**Problem description:** Locate the line containing "Examining the scene" in the entries below, then retype it and every later line exactly, leaving out pictures.

[Stored data entries]
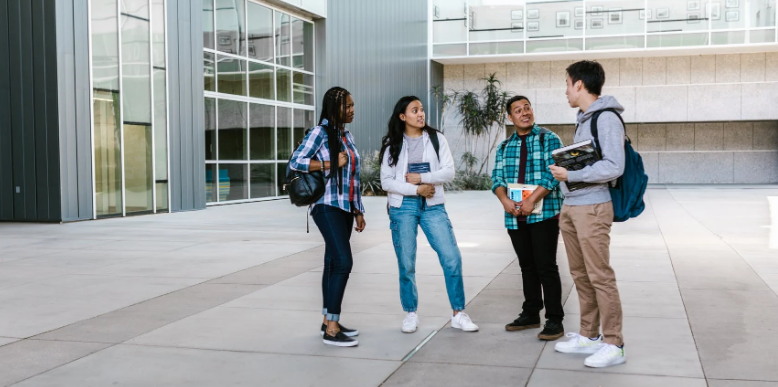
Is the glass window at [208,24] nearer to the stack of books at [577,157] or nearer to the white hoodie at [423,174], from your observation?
the white hoodie at [423,174]

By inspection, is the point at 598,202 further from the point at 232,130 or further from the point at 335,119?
the point at 232,130

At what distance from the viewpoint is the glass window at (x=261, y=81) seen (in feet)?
65.1

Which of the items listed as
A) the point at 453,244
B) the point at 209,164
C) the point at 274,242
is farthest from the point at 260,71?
the point at 453,244

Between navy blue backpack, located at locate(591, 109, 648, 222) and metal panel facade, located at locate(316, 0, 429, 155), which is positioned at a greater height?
metal panel facade, located at locate(316, 0, 429, 155)

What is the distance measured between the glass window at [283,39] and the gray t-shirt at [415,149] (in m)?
16.3

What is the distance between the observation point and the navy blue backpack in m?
4.29

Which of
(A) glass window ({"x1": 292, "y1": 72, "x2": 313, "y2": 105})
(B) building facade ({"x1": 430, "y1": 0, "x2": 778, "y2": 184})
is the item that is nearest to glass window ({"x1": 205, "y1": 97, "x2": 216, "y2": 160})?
(A) glass window ({"x1": 292, "y1": 72, "x2": 313, "y2": 105})

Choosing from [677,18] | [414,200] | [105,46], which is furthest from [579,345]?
[677,18]

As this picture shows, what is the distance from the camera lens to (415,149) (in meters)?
5.21

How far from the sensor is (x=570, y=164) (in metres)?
4.35

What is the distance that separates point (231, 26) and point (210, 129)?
8.54ft

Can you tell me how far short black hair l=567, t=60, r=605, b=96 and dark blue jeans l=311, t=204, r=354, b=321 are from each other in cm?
159

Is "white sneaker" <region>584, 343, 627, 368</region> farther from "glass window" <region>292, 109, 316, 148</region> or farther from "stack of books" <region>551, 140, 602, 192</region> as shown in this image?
"glass window" <region>292, 109, 316, 148</region>

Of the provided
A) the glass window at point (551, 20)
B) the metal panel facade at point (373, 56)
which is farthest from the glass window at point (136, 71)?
the glass window at point (551, 20)
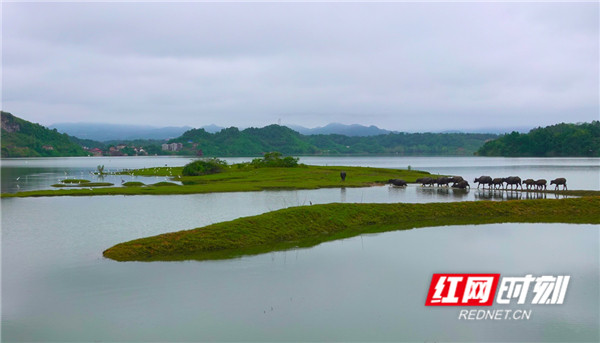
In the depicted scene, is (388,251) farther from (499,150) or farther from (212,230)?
(499,150)

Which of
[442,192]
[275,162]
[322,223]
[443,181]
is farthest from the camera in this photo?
[275,162]

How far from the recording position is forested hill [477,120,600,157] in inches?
6526

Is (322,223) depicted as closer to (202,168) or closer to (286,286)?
(286,286)

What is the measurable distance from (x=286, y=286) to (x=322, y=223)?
1057 centimetres

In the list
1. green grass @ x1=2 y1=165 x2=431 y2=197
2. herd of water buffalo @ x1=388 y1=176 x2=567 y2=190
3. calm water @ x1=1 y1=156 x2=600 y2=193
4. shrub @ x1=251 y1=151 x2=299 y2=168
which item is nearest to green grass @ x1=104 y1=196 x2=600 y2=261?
herd of water buffalo @ x1=388 y1=176 x2=567 y2=190

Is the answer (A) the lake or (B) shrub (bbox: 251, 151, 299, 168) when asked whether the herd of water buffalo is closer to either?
(A) the lake

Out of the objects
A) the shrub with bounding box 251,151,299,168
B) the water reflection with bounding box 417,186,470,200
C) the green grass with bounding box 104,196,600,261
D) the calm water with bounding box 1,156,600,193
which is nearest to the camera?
the green grass with bounding box 104,196,600,261

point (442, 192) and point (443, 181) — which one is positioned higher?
point (443, 181)

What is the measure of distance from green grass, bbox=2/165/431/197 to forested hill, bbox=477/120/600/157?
126242 mm

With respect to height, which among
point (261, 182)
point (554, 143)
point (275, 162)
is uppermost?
point (554, 143)

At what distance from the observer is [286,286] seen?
53.9 ft

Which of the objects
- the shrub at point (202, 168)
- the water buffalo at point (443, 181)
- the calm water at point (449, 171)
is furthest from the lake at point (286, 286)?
the shrub at point (202, 168)

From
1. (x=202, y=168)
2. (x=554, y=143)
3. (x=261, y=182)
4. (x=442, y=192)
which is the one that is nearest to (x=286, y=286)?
(x=442, y=192)


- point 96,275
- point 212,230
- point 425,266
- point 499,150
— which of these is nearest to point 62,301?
point 96,275
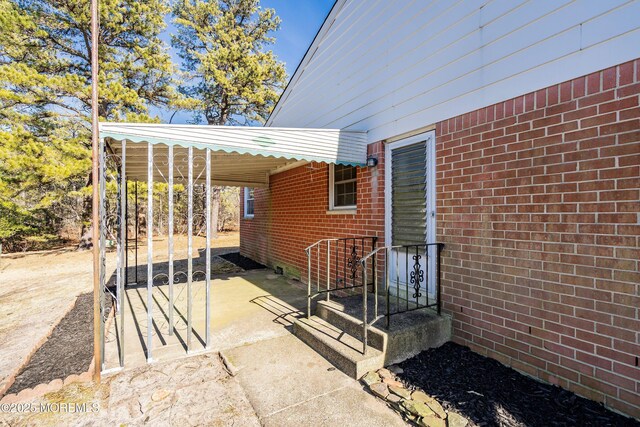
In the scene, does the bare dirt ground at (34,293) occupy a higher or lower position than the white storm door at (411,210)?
lower

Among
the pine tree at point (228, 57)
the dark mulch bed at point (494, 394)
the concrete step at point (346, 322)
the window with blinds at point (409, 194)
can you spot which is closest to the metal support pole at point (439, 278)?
the window with blinds at point (409, 194)

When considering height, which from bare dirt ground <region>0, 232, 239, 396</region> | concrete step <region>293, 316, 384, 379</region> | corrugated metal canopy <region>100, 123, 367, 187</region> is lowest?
bare dirt ground <region>0, 232, 239, 396</region>

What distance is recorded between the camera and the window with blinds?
4.01 meters

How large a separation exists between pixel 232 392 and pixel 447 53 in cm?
446

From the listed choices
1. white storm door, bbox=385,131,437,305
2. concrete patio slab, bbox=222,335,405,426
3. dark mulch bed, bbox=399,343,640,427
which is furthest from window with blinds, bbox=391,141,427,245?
concrete patio slab, bbox=222,335,405,426

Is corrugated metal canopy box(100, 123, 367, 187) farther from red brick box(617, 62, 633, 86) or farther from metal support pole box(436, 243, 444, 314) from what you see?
red brick box(617, 62, 633, 86)

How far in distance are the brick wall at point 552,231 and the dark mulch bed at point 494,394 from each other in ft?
0.46

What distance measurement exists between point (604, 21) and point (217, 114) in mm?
17515

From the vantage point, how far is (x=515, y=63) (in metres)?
2.97

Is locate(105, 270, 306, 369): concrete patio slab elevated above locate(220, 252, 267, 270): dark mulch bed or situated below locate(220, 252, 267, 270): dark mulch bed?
above

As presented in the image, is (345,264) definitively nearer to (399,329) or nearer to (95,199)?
(399,329)

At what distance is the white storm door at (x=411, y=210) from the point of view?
386 cm

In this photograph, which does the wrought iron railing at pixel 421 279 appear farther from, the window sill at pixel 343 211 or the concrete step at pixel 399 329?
the window sill at pixel 343 211

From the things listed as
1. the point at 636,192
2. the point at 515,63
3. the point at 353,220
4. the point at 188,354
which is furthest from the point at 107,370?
the point at 515,63
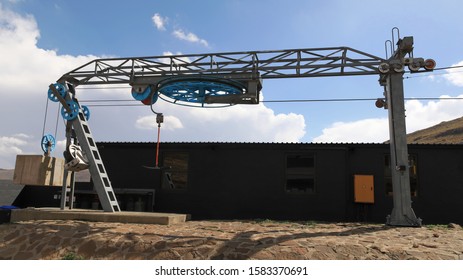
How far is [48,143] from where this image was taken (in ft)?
45.8

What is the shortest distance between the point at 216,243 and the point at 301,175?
25.4ft

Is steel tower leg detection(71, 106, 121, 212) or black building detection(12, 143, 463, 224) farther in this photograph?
black building detection(12, 143, 463, 224)

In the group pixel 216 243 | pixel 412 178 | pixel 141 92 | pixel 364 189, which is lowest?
pixel 216 243

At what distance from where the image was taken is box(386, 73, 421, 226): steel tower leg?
37.9 feet

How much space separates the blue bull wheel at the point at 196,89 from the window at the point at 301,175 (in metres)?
4.51

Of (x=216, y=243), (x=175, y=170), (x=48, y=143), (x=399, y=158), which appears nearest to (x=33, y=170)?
(x=48, y=143)

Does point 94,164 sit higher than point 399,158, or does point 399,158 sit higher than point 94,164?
point 399,158

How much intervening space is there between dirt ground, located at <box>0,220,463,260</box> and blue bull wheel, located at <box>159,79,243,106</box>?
512cm

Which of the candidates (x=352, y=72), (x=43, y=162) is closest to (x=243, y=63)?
(x=352, y=72)

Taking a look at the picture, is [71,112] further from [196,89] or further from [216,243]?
[216,243]

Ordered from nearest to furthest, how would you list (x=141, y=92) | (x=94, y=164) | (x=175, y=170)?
1. (x=94, y=164)
2. (x=141, y=92)
3. (x=175, y=170)

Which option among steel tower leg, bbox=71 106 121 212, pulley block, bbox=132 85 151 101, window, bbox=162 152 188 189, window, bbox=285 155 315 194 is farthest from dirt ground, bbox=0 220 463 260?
window, bbox=162 152 188 189

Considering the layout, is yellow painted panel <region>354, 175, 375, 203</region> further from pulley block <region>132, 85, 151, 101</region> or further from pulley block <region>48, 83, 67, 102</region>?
pulley block <region>48, 83, 67, 102</region>

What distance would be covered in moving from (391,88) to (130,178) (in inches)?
477
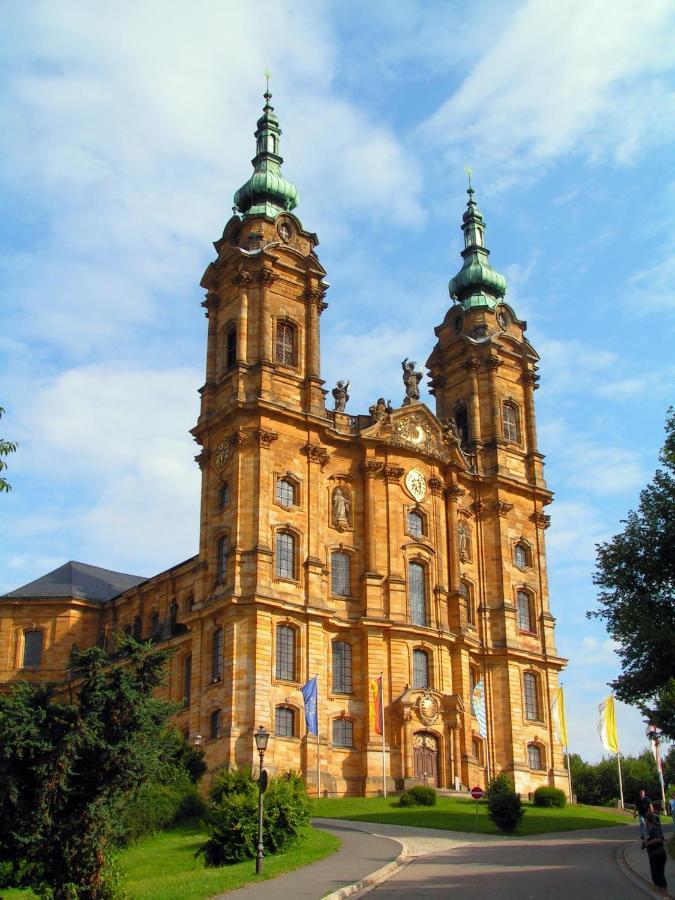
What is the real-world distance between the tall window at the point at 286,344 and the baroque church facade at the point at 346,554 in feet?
0.43

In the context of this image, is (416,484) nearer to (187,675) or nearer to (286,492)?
(286,492)

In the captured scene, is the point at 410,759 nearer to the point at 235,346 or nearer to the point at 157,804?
the point at 157,804

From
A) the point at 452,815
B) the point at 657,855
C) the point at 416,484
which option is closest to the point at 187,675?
the point at 416,484

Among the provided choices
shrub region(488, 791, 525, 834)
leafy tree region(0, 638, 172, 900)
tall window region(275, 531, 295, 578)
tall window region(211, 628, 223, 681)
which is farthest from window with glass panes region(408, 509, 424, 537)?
leafy tree region(0, 638, 172, 900)

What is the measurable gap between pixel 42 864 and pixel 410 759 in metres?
31.7

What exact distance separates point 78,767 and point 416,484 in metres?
37.7

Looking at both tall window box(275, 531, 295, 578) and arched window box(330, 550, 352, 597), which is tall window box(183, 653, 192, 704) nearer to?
tall window box(275, 531, 295, 578)

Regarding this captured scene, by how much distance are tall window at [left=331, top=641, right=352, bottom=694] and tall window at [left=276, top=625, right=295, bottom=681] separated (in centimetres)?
313

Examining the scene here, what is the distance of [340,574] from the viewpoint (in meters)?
57.3

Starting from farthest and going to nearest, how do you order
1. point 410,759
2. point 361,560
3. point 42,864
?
point 361,560, point 410,759, point 42,864

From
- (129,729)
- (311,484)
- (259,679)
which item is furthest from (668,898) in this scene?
(311,484)

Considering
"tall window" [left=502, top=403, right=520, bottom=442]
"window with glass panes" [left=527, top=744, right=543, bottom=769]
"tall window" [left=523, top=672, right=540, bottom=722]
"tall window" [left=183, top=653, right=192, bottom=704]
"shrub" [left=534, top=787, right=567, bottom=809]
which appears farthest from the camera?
"tall window" [left=502, top=403, right=520, bottom=442]

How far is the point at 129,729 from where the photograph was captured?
25.3 m

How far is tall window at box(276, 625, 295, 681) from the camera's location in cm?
5211
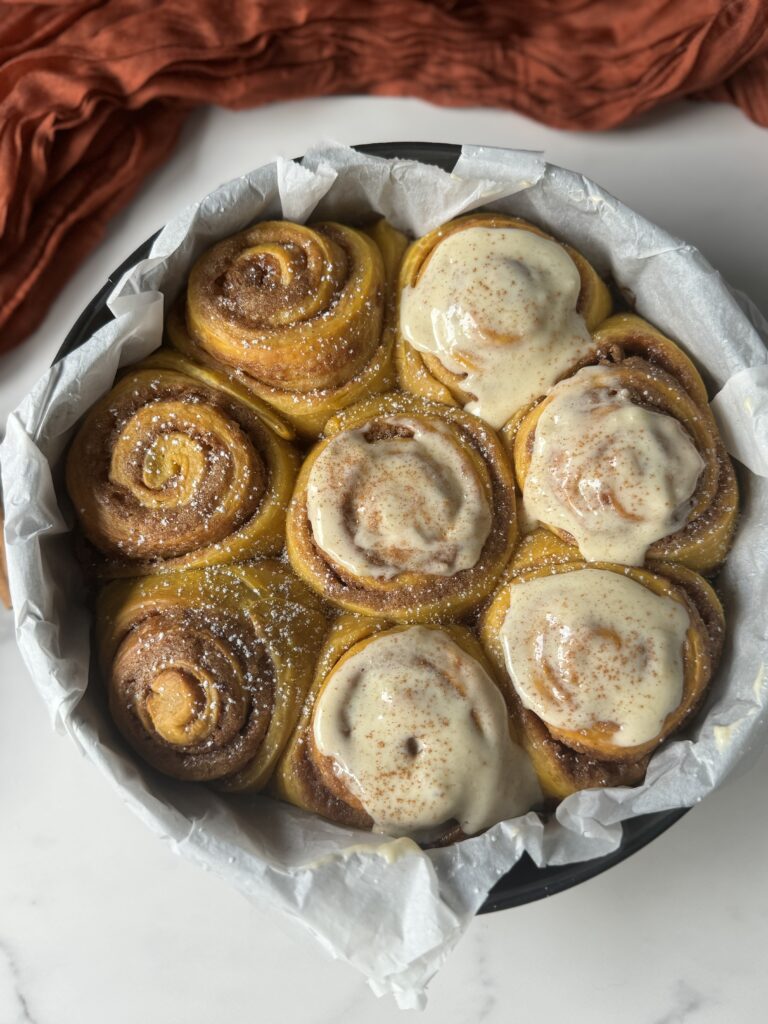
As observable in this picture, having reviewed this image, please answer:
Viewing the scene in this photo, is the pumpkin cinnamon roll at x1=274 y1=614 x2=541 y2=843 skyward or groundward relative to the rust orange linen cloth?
groundward

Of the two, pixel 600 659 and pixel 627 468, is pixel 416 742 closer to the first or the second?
pixel 600 659

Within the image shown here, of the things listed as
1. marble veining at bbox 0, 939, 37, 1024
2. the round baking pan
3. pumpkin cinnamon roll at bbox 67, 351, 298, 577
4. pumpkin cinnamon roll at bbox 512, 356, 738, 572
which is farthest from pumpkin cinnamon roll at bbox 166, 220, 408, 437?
marble veining at bbox 0, 939, 37, 1024

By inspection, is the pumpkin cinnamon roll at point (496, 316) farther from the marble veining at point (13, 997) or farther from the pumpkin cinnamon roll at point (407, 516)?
the marble veining at point (13, 997)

**Task response:**
Examining the scene here, what is the distance of [340,574] from the viewpoint (in meters)?
57.3

Starting from farthest and going to nearest, how do you order
1. point 410,759
2. point 361,560
3. point 42,864
?
point 361,560, point 410,759, point 42,864

From
- (129,729)
- (311,484)
- (259,679)
which item is furthest from (668,898) in this scene?
(311,484)

Considering
"tall window" [left=502, top=403, right=520, bottom=442]
"window with glass panes" [left=527, top=744, right=543, bottom=769]
"tall window" [left=523, top=672, right=540, bottom=722]
"tall window" [left=183, top=653, right=192, bottom=704]
"shrub" [left=534, top=787, right=567, bottom=809]
which appears farthest from the camera?
"tall window" [left=502, top=403, right=520, bottom=442]

How far is the point at 129,729 from where the photograph was captured?
25.3 m

How far is tall window at box(276, 625, 295, 681) from the camera's location in cm?
5211
As observable in this picture, having reviewed this image, please answer:
Viewing the scene in this photo, is the pumpkin cinnamon roll at x1=274 y1=614 x2=541 y2=843 skyward or groundward relative to the rust orange linen cloth?
groundward

Of the two, pixel 600 659 and pixel 627 468, is pixel 416 742 closer to the first or the second?
pixel 600 659

Within the image shown here, of the things listed as
1. marble veining at bbox 0, 939, 37, 1024
2. the round baking pan
3. pumpkin cinnamon roll at bbox 67, 351, 298, 577
4. pumpkin cinnamon roll at bbox 512, 356, 738, 572
which is farthest from pumpkin cinnamon roll at bbox 166, 220, 408, 437?
marble veining at bbox 0, 939, 37, 1024

By inspection, is the pumpkin cinnamon roll at point (496, 316) farther from the marble veining at point (13, 997) or farther from the pumpkin cinnamon roll at point (407, 516)?
the marble veining at point (13, 997)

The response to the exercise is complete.